Марго осмотрела племянницу очень внимательно — она знала, что к делу надо готовиться серьезно: Европа оказалась в таком положении, что ей оставалось только больше производить и вывозить или же задохнуться в самой себе.
Конкуренция с другими странами становилась непосильной: эксцентричные американки оставались привлекательными даже в самых идиотских модных штанах и разлетайках, а тут еще подошли представительницы разных колониальных народов, вроде вечно похожих на девочек в самом опасном возрасте индокитаянок.
В спешном порядке Марго послала племянницу к хорошему парикмахеру, купила ей отличное белье и прочла ряд интимных лекций о привычках, манерах и способностях предполагаемых потребителей и, как только с востока пришло нечто похожее на приглашение, усадила девушку в поезд и отправила завоевывать будущее…
А вечером даже всплакнула, вспоминая молодость и ленивую жизнь в Захудаевке. Плакала, впрочем, недолго, потому что Альфонс храпел так, что и вспоминать мешал, а когда она толкнула его локтем, спросонья понял это, как приглашение, и перевел жизнь совсем на другие рельсы…
На конечной станции Марго-младшая выглянула из окна и остолбенела: такая туча народу собралась ее встречать. Повсюду были флаги, гирлянды и вензеля «М» с фиговым листиком вместо короны.

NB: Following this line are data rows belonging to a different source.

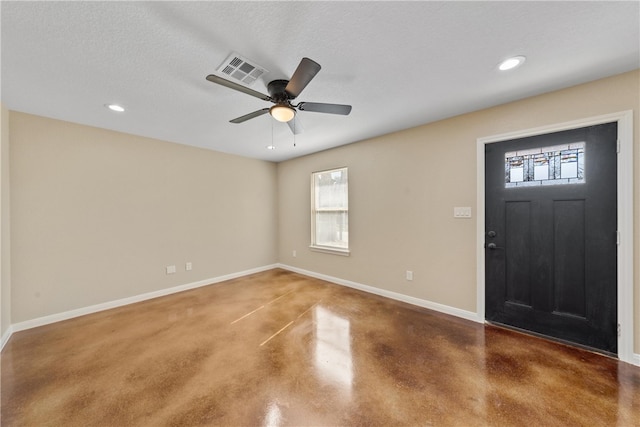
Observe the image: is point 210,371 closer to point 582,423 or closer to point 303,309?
point 303,309

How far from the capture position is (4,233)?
2.40m

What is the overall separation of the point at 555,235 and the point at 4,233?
5688mm

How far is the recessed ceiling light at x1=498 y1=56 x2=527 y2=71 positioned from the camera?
5.75 ft

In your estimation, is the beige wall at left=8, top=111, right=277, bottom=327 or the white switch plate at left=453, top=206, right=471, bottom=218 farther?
the white switch plate at left=453, top=206, right=471, bottom=218

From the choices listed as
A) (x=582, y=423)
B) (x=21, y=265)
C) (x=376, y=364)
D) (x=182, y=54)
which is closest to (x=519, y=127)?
(x=582, y=423)

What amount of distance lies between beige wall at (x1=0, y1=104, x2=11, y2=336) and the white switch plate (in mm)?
4943

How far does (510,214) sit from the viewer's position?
8.20ft

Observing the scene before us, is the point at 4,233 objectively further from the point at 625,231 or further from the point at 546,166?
the point at 625,231

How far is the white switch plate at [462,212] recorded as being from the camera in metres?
2.75

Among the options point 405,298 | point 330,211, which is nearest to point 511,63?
point 405,298

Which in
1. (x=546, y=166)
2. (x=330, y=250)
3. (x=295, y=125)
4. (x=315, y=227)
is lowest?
(x=330, y=250)

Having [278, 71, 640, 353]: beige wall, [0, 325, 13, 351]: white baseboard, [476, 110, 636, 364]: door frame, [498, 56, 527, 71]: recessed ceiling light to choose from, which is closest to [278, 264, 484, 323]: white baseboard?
[278, 71, 640, 353]: beige wall

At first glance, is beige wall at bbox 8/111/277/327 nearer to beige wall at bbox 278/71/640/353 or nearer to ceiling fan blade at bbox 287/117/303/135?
beige wall at bbox 278/71/640/353

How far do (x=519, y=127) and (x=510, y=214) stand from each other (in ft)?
3.06
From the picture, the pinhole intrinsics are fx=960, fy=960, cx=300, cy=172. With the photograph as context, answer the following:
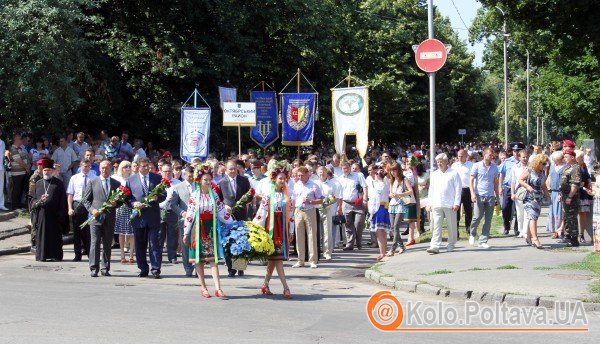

Впрочем, оказалось, что у Марго есть соперник на ту же букву: в приветственном гимне, который усердно ревела толпа, то и дело повторялось: «мы за мир». И на триумфальной арке при выходе с вокзала значилось: «Да здравствует Марго и Мир!»
Принять гостью в поезд вошла почетная делегация из Виссарионычей: один взял ее чемоданчик, другой зонтик, третий открывал и закрывал двери, а четвертый — по азбуке глухонемых — пытался ее развлекать…
На перроне начались приношения, поражавшие, впрочем, скорее количеством, чем качеством: за это время Николинцы так отстали от жизни, что думали Европу на одни добрые чувства взять.
Когда прибыли на место назначения, главный Виссарионыч на серебряном — из сервиза покойного Барина — блюде поднес Марго настоящий фиговый листик, и француженка, закрыв лицо самой пленительной из своего запаса улыбкой, нацепила его куда следует. Нацепила, разумеется, не на открытом воздухе, как мечтал в свое время Владимир Ильич Голотяпов, а в специальном отремонтированном, утепленном и комфортабельно обставленном салоне бывшего барского дома. Так что собственный корреспондент с Марса, например, ни за что не разобрался бы, продолжает ли великая идея Владимира Ильича свое победное шествие на планете Земля или же гусарские предки покойного Барина — во втором воплощении — начинают цыганский кутеж.
Самое смешное, что на самом деле было и то, и другое, и, хотя в математике плюс да минус взаимно уничтожаются, — здесь они существовали как ни в чем не бывало и, по-видимому, только крепчали в противоестественном сожительстве…
Правда, если баричи рвались в свое время в Европейское лоно, чтобы, вернувшись, так сказать, на переделку в эмбриональное состояние, снова родиться уже с «четырехвосткой» и прочими атрибутами просвещенного Запада, — то Виссарионычи собирались получить свое удовольствие и затем запросто могли отправить Марго и под тот самый сарай, под которым как будто сгнивала бобылка Маланья.
Пока что, однако, они горой стояли за сосуществование.
Разумеется, в салоне присутствовали только «свои», и энтузиазм перешел через все точки кипения. Виссарионычи так громко кричали: «Ура! Да здравствует рай!», что старухи в деревне крестились. Старухи крестились, а мужики стояли кучками и смотрели издали на освещенные (и занавешенные) окна того флигеля, в котором совершалось великое тайнодействие. Смотрели, молчали и думали… Впрочем, они ничего не думали, так как покойный Виссарионыч начисто отучил их от этого бесполезного занятия.
Один дед Аким, еще помнивший старые времена, долго доил жиденькие мочала своей седенькой бородки и наконец разразился: «Раньше баре были глупее, — прошамкал он, — а таперя — злея… А простой человек как раньши, так и таперя за голый кусок аржаной от зорьки до зорьки должон лоб греть. И нет яму ни ущиты, ни спокою!»…
— Все… — внушительно произнес Емельян Степанович, уложил рукопись в заметно эмигрантский — с оторванной ручкой и не закрывающимся замком — портфель и, как будто с полным безразличием, принялся за свой заледеневший чай.
Напряженно ожидавший рокового слова председательствующий Иван Иванович, словно атлет, продолжающий тянуть веревку, которую вдруг отпустили, — от вполне благочестивого конца повествушки потерял душевное равновесие, растерялся и, свихнув впопыхах вставную челюсть, прочно и мучительно онемел.